The federal government’s 2025 budget assumes a more optimistic exchange rate of N1,400 to the dollar. However, analysts warn that the disparity between market realities and fiscal assumptions could present significant challenges.
The naira has experienced a tumultuous 2024, plunging to almost N2,000 against the dollar on the parallel market in February and trading at approximately N1,700 in the official window. The steep decline followed radical reforms, including the currency’s flotation and two devaluations, which together eroded over 40 percent of its value this year.
Despite these challenges, the naira closed on a relatively positive note at the end of the week, strengthening from N1,548.40 per dollar before Christmas to N1,534 per dollar on Friday, December 27, according to FMDQ Securities data. This marginal rebound comes in the wake of the FX BMatch system, introduced in October, which restored some stability and transparency to the market.

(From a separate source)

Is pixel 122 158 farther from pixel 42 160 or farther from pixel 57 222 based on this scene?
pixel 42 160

Economists have noted that sustained implementation of the Exporters’ and Investors’ FX Market System (EFEMS) and an expansion of net reserves could help ease pressure on the naira. The Afrinvest report also highlighted the potential for appreciation if Nigeria experiences increased inflows and liquidity from key sectors.
“Notwithstanding, we do not rule out the possibility of a significant rebound in the naira, especially if accretion from organic sources—crude oil and non-crude oil exports, foreign capital flows, and diaspora remittances—takes a significant leap,” the report stated.
The performance of the naira in recent times reflects the delicate balance between government policies and external economic factors. While the introduction of market-driven reforms has restored some transparency, it has also exposed vulnerabilities, including the country’s heavy reliance on external inflows to stabilize the currency.
The outlook for 2025 remains mixed. While Afrinvest projects further depreciation, the potential for recovery exists if Nigeria can unlock higher foreign exchange inflows through improved crude oil production, increased remittances, and foreign investments. Achieving this, however, requires sustained reforms and strategic fiscal management to align market realities with policy objectives.